Text segment start

Peter Holmes wrote: Mon Dec 12, 2022 9:28 am
CIN wrote: Mon Dec 12, 2022 1:20 am
Peter Holmes wrote: Sat Dec 10, 2022 9:44 am
Suppose two people are arguing about a painting. One says it's beautiful, and the other says it's ugly. Would it be reasonable for the admirer to claim the painting is objectively beautiful, or the detractor that it's objectively ugly? What facts could either point to in order to settle the argument? And if there aren't any, does that mean that what each person says is meaningless?
I agree that a painting cannot be objectively beautiful or objectively ugly. I think this is irrelevant to the moral issue.
The expression 'objectively beautiful/ugly' is as incoherent as the expression 'subjectively beautiful/ugly'.
I don't understand you. Why are these expressions incoherent?
And exactly the same incoherence appears in the expressions 'objectively morally right/wrong' and 'subjectively morally right/wrong'.
As I said, I think the aesthetic and moral issues differ. You can't settle the moral issue by assuming that an analogy with the aesthetic issue holds, you can only do it either by showing that the analogy holds, or by discarding the aesthetic issue and simply proving that moral subjectivism is correct.
We can usually explain why we think a thing is beautiful or ugly, or why we think an action is morally right or wrong. But to believe those are properties that exist 'factually' - independent from opinion - is a delusion.
It is true that some supposed explanations would not show objectivism to be true, but this does not prove that there are NO explanations that would prove this. You have to take each supposed explanation on its merits.

Text segment end
Stored data start

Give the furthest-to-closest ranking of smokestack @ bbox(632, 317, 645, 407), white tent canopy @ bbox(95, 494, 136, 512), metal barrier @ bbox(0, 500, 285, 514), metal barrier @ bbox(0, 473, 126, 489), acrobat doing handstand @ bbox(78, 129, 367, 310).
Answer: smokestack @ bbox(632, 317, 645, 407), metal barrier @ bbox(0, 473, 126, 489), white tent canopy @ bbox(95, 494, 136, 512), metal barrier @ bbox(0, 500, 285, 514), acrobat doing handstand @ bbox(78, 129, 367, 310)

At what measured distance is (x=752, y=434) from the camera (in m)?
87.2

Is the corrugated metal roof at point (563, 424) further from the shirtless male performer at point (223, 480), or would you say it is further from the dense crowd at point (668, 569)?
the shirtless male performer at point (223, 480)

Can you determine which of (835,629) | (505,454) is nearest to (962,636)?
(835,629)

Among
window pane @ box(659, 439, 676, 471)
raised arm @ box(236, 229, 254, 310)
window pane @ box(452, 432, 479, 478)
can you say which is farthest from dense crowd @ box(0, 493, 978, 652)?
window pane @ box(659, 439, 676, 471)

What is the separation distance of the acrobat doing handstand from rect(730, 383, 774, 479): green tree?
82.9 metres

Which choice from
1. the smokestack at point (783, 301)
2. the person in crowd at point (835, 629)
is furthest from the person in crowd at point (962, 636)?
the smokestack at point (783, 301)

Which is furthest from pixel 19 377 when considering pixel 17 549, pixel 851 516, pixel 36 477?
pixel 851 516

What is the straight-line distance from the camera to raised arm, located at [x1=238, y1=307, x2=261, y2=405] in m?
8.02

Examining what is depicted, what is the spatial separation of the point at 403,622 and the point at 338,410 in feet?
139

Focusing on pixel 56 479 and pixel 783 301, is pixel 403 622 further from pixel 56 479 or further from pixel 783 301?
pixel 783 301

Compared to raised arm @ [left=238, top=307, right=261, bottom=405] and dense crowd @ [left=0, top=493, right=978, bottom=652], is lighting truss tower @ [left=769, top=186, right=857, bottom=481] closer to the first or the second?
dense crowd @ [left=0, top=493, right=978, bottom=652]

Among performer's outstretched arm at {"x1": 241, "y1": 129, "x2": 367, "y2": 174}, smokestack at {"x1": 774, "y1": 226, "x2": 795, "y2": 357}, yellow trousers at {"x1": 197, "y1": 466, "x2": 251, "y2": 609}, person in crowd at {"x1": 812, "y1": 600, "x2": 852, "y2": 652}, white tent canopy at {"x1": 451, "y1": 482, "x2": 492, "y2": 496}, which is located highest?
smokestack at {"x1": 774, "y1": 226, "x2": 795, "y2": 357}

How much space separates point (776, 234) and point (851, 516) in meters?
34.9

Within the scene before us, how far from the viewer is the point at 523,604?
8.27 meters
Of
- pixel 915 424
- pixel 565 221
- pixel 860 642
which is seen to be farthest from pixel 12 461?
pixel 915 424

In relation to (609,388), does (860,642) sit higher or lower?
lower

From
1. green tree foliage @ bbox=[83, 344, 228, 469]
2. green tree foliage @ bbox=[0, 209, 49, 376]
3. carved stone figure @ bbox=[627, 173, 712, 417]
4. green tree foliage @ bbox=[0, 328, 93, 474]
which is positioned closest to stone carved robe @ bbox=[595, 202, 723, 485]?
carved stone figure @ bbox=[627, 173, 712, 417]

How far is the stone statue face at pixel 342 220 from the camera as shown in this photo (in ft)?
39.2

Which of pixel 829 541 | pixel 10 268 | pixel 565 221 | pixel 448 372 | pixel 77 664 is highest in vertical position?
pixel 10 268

Stored data end

**Written instruction**
Rewrite the forum exchange on beauty and morality from "The expression 'objectively" to "these expressions incoherent?", replacing "incoherent" with "meaningless".

**Written answer**
The expression 'objectively beautiful/ugly' is as meaningless as the expression 'subjectively beautiful/ugly'.
I don't understand you. Why are these expressions meaningless?